Cecilia Andreazzi: “In den entlegenen Regenwaldgebieten sind die Umweltauflagen am laxesten, jedenfalls in Brasilien. Vor allem dort gibt es illegalen Bergbau, illegale Jagd und illegale Entwaldung – aber keine richtige medizinische Versorgung! Wer sich in einem entlegenen Ort infiziert und an einer Zoonose erkrankt, müsste über weite Strecken in größere Städte transportiert werden. Das würde die Ausbreitung der Krankheit zusätzlich begünstigen.“                                                                   

Ähnliche Situation auch in anderen Staaten

In Sao Paulo kam es vor über 25 Jahren zu Todesfällen durch das Saba-Virus. Es löste hämorrhagisches Fieber und innere Blutungen aus. Wahrscheinlich war der Erreger von Nagetieren auf den Menschen übergesprungen. Die Gesundheitsbehörden reagierten schnell, kontrollierten das Geschehen und erstickten die Zoonose so gewissermaßen im Keim.
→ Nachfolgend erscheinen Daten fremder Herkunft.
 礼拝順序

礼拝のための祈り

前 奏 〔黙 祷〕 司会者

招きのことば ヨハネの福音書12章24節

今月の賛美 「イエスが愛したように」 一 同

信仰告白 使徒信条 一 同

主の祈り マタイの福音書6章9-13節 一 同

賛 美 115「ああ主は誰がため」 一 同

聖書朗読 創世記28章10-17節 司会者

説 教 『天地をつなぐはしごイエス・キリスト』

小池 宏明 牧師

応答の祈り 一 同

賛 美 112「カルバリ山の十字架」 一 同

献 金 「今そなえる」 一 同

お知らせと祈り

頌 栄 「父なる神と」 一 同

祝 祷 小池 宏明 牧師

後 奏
Um das auch in Zukunft verhindern zu können, müssten Forschung und Überwachung in diesem Feld auf jeden Fall verstärkt werden, schreiben Cecilia Andreazzi und ihre Fachkollegen in der neuen Studie. Nötig sei es auch, die Bevölkerung darüber aufzuklären, wie man Fleisch von Wildtieren hygienisch verarbeitet. Brasilien sei im Übrigen nicht das einzige Land, in dem eine neue Pandemie entstehen könne. Dieses Risiko bestehe auch in anderen arten- und waldreichen Tropenländern.